Filippo Tosetto


Bali Diaries - 5 - Ubud

Ubud is located In the middle of the hills in east side of Bali. It's quite famous for few reasons. The movie and book 'Eat, Pray, Love', the amazing yoga retreats, the arts.
The first time I set foot in Ubud I hated it. We arrived there after a pretty tiresome day under a tropical rain and we stayed there for just a couple of hours.
Thank god I decided to give it another shot, so me and my girlfriend at the time decided to spend there a long weekend. Ubud is just an hour away from Canggu, so we grabbed our moped and off we went.


Geographically Ubud, is quite far from the sea, on top of a hill, in the middle of the forest; that makes the weather there quite rainy but extremely hot most of the times.
The village is crossed by a crowded Main Street, were all the bad tourists are… I’ve even seen a Starbucks. But if you take one of the side roads, you'll discover a completely different universe. Loads a little art shops, nice cafes, interesting people everywhere. 
Ubud is quite famous for its art scene. So when we arrived we decided to be proper tourists and walk around a bit. We visited the temple Param Saraswati, one of the thousands temples in Bali.

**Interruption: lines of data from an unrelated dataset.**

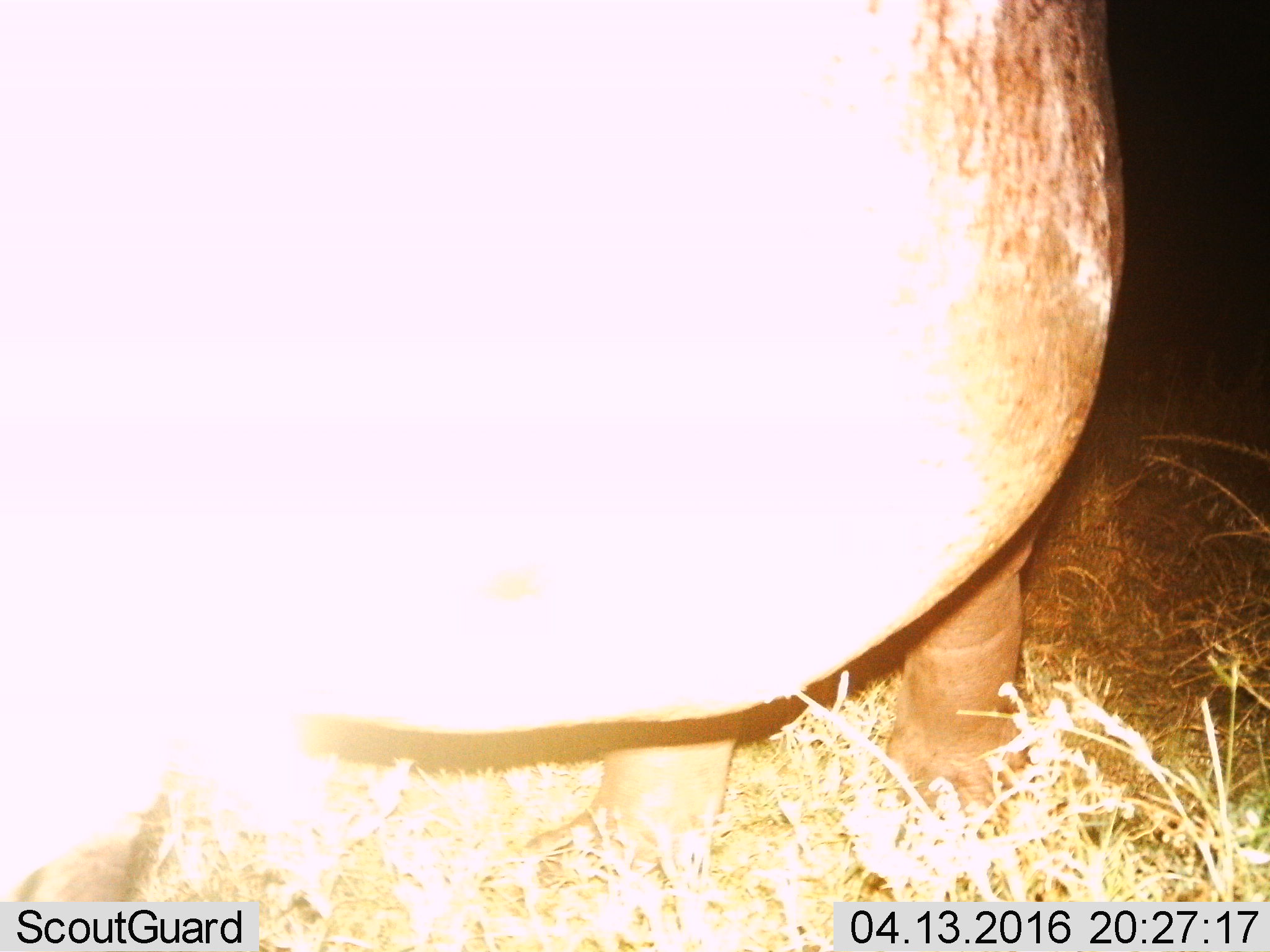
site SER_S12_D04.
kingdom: Animalia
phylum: Chordata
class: Mammalia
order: Artiodactyla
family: Hippopotamidae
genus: Hippopotamus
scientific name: Hippopotamus amphibius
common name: hippopotamus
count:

And then we ended up in the local market. 
Every time I visit a new place I end up visiting the local market, it's my way to connect with the locals I guess. 
Anyway Ubud market was a bit overcrowded with tourists for our liking, so we ended up walking one of the side streets and discovered loads of really nice little shops and cafes.
In Ubud everything is organic and healthy and vegan that kind of put me a bit off as it's one of the western fads. 
We walked around a bit and then we checked-in in our home stay. Home stay is a way to live cheaply and also embrace a bit the local culture. A local family rent out one of the rooms in their house, Balinese houses are pretty beautiful and every one of them has a little temple inside. 

In the afternoon we went for a walk on the western side of Ubud, the famous Campuhan  ridge walk. It’s a couple of hours hike but it’s quite relaxing and panoramic... just remember to bring mosquito repellent with you. I loved the peace out there, not many people and most of all no cars or motorbikes.
We spent our evening in one of the little restaurants close to our home stay, and went to bed quite early, as you do in Bali, go to bed early and wake up early as there's always plenty to do during the day.

The morning after we took our moped and drove 20 minutes north of Ubud, to visit the famous Tegalalang rice terraces. Quite stunning in my opinion. I had the chance to spend some time with a local farmer and it was quite an incredible experience, him explaining how to grow rice, how each rice paddies would feed a family for 6 months. Walking us around and show each family temple to pray the gods. Or how to get coconuts from a tree. 
We spent the whole morning there and stopped for lunch in a warung near by.
The way back to Ubud was quite an adventure as we ended up in the middle of a tropical storm, I was driving the moped in the street that basically became a river as the rain was so strong that the earth didn't have time to soak it, and I ended up driving with water reaching my calves.

On our last day in Ubud we went to visit the famous Monkey Forest. Before going I did some research online, and found some horrific stories about the place: monkeys stealing things, monkeys biting visitors, monkey attacking people. A bit scared about the thing we decided to go with with only my camera, no back packs no water nothing with us, just the right amount to pay the entrance fee. 
The place is a beautiful forest where more than 600 macaques decided to live. Walk around there it’s beautiful. Monkeys are not aggressive, especially if you don’t bother them, in fact they mind to their own business most of the times, unless you offer them a nice banana, in that case they’ll jump on you and steal the delicious fruit. 
We were pretty surprised by the terrible reviews and the horrific stories, nothing bad happened to us or anyone else we meet there. I guess the secret is to simply respect the four rules written everywhere: don't use the camera flash, don't pet the cubs, don't look in the eyes the males and don't feed them anything else but bananas. Seems simple but trust me I've seen a lot of camera flash going off while I was there. 
Another trick is to go early in the morning, but this rule applies to all the places in Bali, go early to avoid the hordes of tourists.

We did enjoy quite a lot our small adventure in Ubud. One thing transpire from it but again that's for all the places in Bali, the mass tourism is changing the island and it's removing its individuality. What strikes me is how religion is still so radiated in the culture, in a good way I have to say, as Balinese people are extremely peaceful and they don't look at you with envious eyes as people form other less rich country do.